Chris Christie and vaccine skeptics say they want choice. What about those who can't be vaccinated?

"Choice" is a great word --  it has a universal, empowering appeal, and it's useful for winning a debate. Women's rights activists were smart decades ago to call their side of the abortion debate "pro-choice," asking us to ignore our feelings on the procedure itself and trust women enough to make their own medical decisions.

So it's no surprise that vaccine skeptics have now changed the subject from their rightly ridiculed nonscientific claims on autism to the freedom to parent as they wish -- in other words, to make their own choices. And it appears they've convinced New Jersey Gov. Chris Christie (or maybe not), who says that even though vaccinating children is crucial and that his own kids got their shots, choice is great too, and parents deserve to have some when it comes to stopping the spread of communicable illness.

Yes, we can note the irony of this being the same governor who recently locked a nurse in a tent to protect New Jersey from an Ebola virus this woman wasn't carrying, but that's beside the point. What's important is that Christie's statement (you might even call it gaffe) represents the latest strategy for the vaccine skeptics: They're trying to win apologists for their cause, not an argument on the efficacy of vaccines.
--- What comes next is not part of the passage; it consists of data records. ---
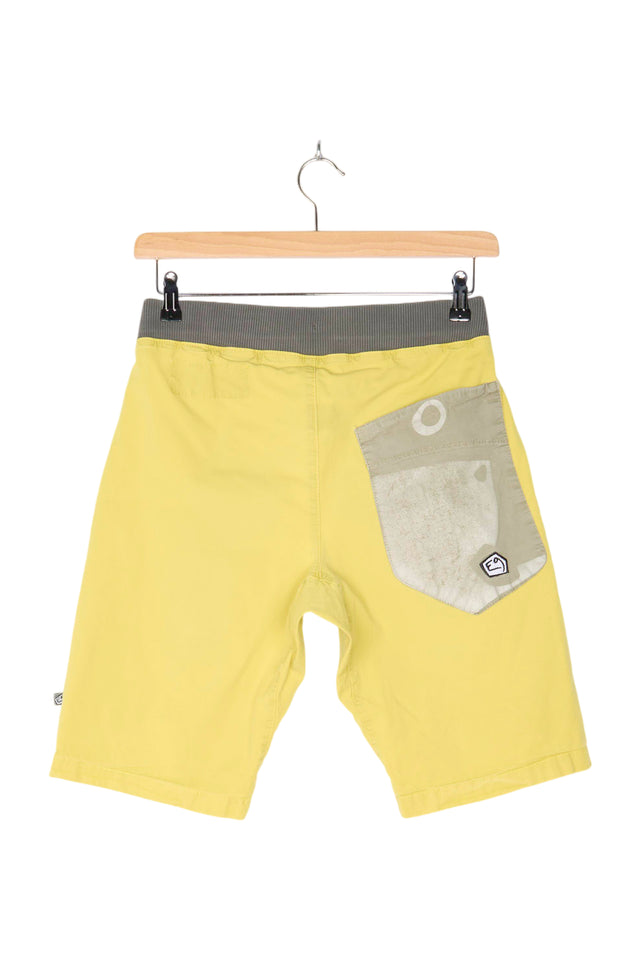 Kurze Hose für Herren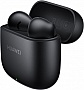  Huawei Freebuds SE 2 Black (55037507)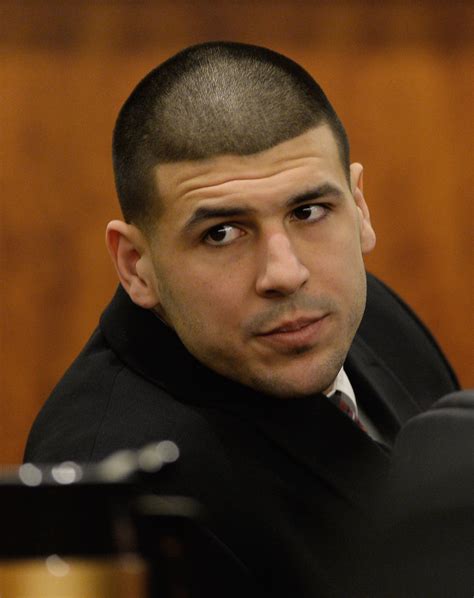 Jury Selection Scheduled To Continue In Aaron Hernandez Case - Hartford ...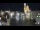 Webcam in Krakau (Krakow), 0.8 km entfernt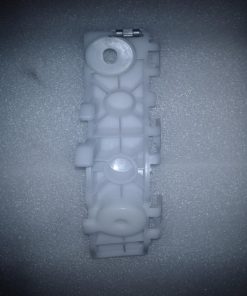 SOPORTE INFERIOR IZQUIERDO DE PARAGOLPES DELANTERO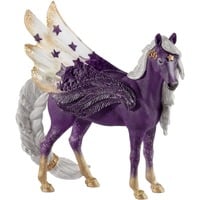 Bayala Sternen-Pegasus, Stute, Spielfigur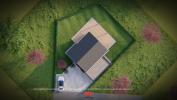 Acheter Maison 105 m2 Offendorf
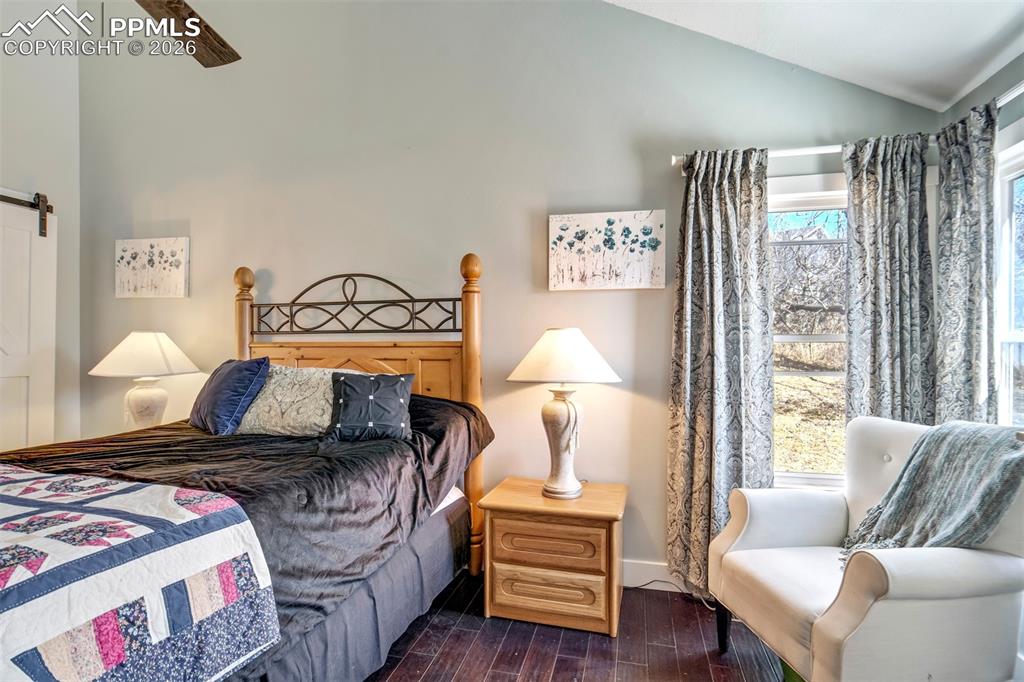 14525 Gleneagle Drive Colorado Springs CO 80921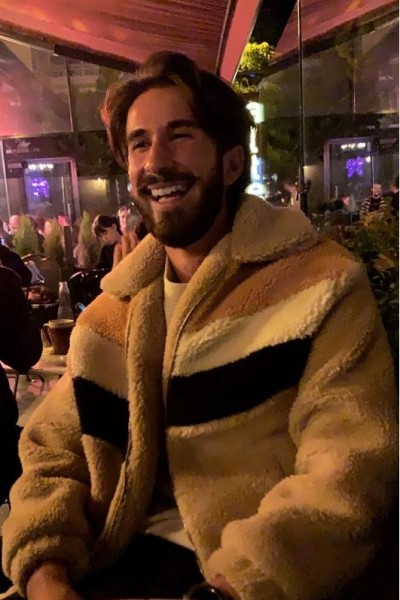 Cast Ajans Yapım Cem A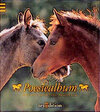 Buchcover Poesiealbum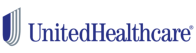 Unite HealthCare logo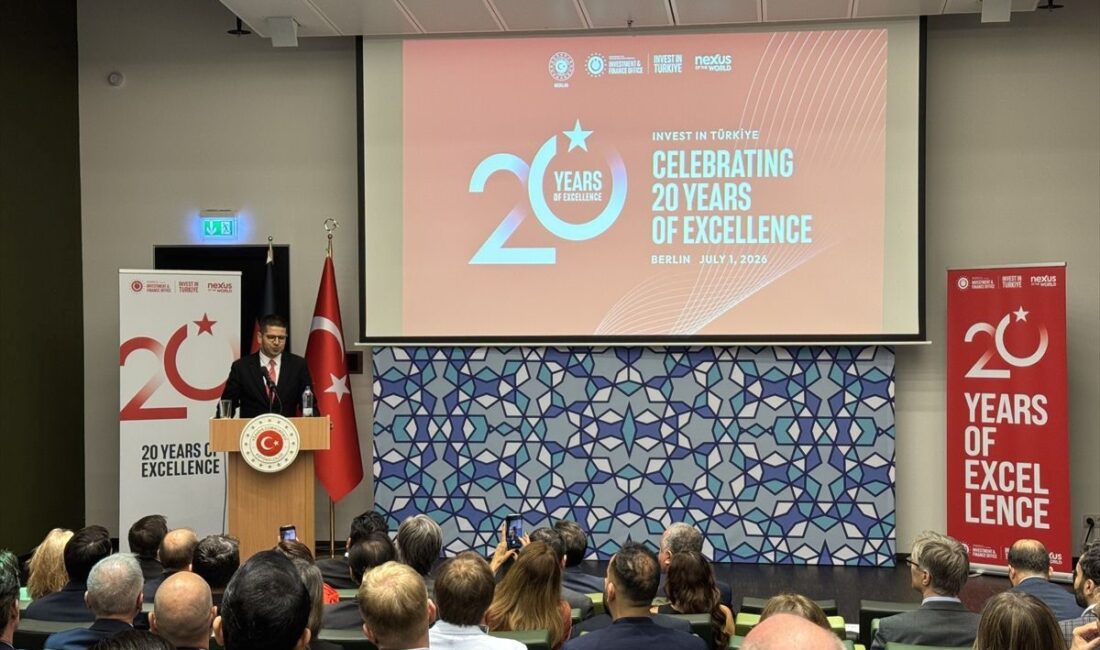 Bursa'da yeni yatırım fırsatları ve ekonomik büyüme ile heyecan dorukta.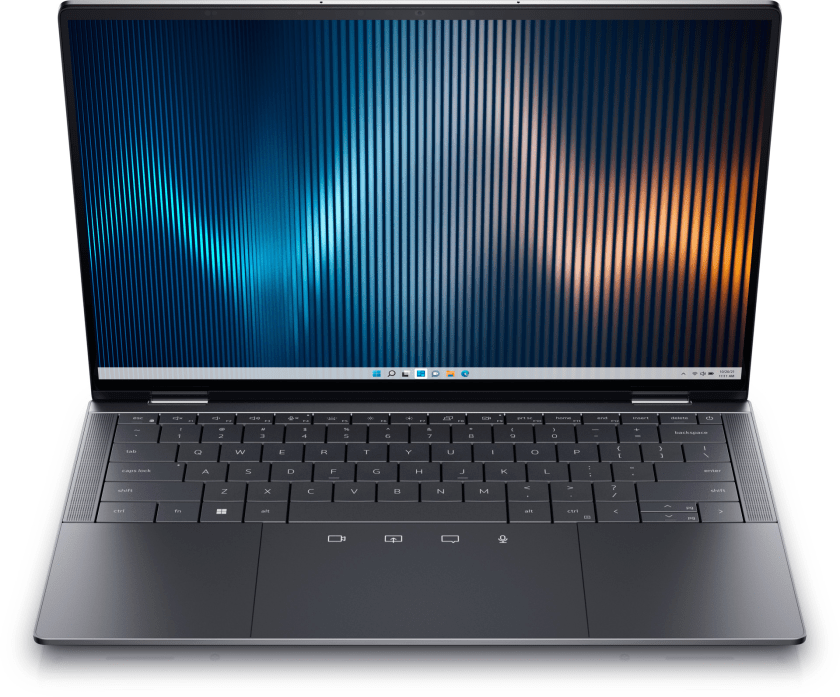 Dell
Whether you agree with them doesn't matter -- you could even ridicule their efforts to pass off fraud as science in linking vaccination to autism.

But freedom is a core American value, and everyone deserves to make his or her own choices, especially when it comes to parenting. This is Christie's logic.
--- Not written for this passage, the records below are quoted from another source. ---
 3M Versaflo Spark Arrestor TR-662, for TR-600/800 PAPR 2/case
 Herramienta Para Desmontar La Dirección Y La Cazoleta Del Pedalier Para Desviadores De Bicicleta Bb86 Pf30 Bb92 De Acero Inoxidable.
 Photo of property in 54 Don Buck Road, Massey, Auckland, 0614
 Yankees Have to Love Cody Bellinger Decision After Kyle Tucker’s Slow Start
Christie isn't the only one making this argument. As I've noted before, this appeal to choice has replaced autism as our letter writers' preferred anti-vaccine argument. In response an editorial last week calling for an end to California's personal-belief exemption for parents who would rather not vaccinate their children, a small handful of readers hyperbolically accused The Times' editorial board of favoring totalitarianism (one said, "Sorry, but we don’t live in Nazi Germany"). Previously, a reader from Nevada whose letter was published -- much to the dismay of at least a dozen others who sent us their own responses to their letter -- wrote that "freedom means choice. Plain and simple. Without choice, we are not a democracy."

He continued: "It is my choice whether or not I want to be vaccinated. It is your choice whether or not to wash your hands or take basic public health precautions. It is an individual's choice whether he or she wants to gamble with their child's life. It is not your place to say what they have to do."
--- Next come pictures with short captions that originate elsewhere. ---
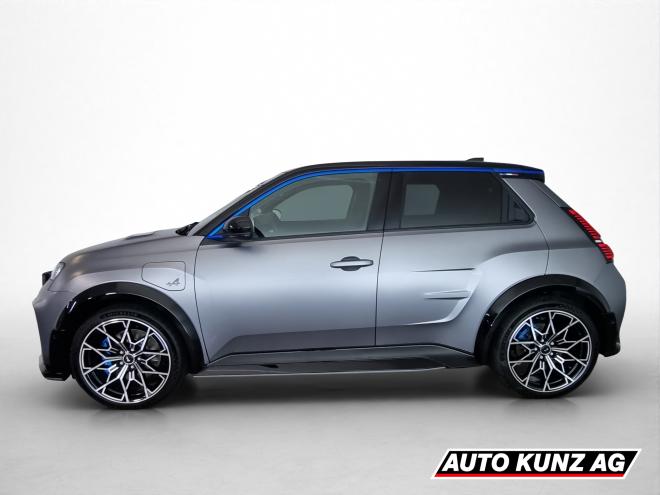 Car gallery image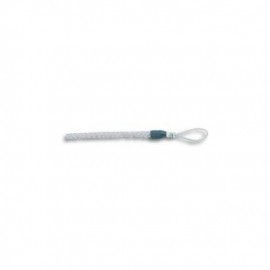 Greenlee 30586 Junior Basket Pulling Grip, 0.37 to 0.49", 180-lb capacity-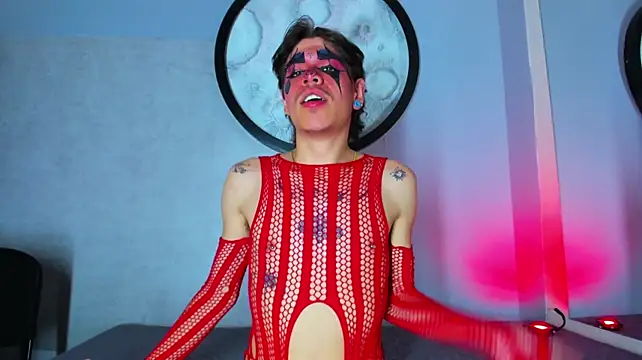 isaack_grant live XXX chat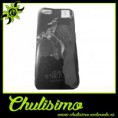 Carcasa Juego de Tronos Iphone 5/S5 Casa Baratheon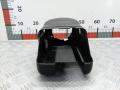 7M3953515B, 7M3953516A Кожух рулевой колонки Volkswagen Sharan 2002г. - фото №3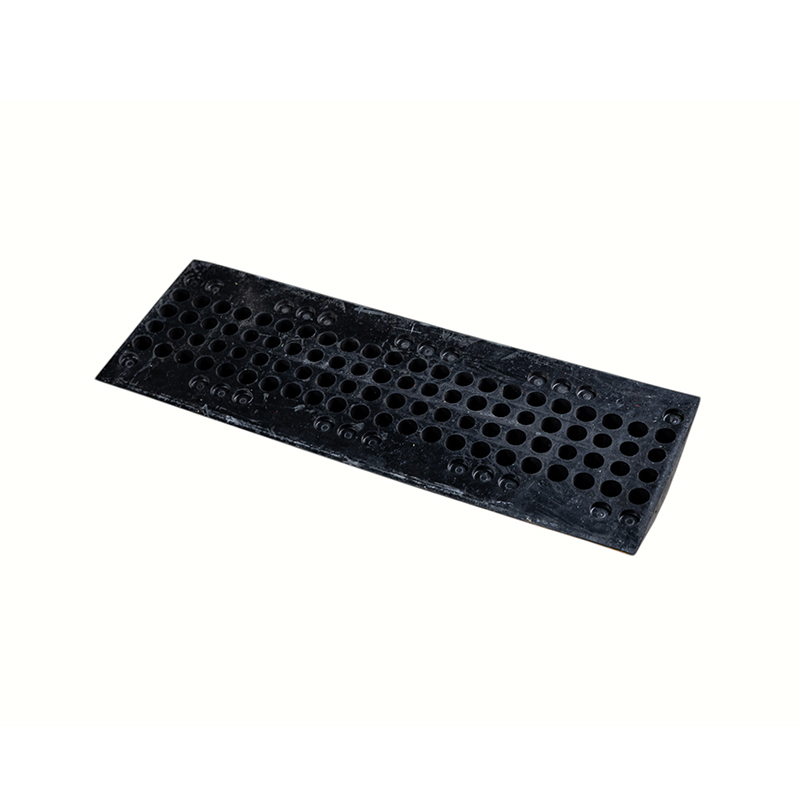 Duplex Link dilatatur et confirmati Flexilis Volo Bumps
Here’s the problem: This isn’t about choice, and vaccine skeptics' use of freedom instead of autism as their new cri de coeur exposes the joyful self-centeredness of their obstinacy. Any pediatrician (well, perhaps not all pediatricians) will tell you a parent's decision to vaccinate is as much about other children as their own. Parents who vaccinate their children not only protect their own kids as well as pick up some of the slack for the mothers and fathers who refused vaccination, they also help to protect those who cannot get immunized.

It's sad for anyone to come down with a preventable disease, but lost in our focus lately on the children of vaccine-skeptical parents who have come down with measles are those who rely on the rest of us who can choose to immunize to make the right choice. These people -- organ transplant recipients, cancer survivors and infants, among others -- might not have the choice that Christie and others champion.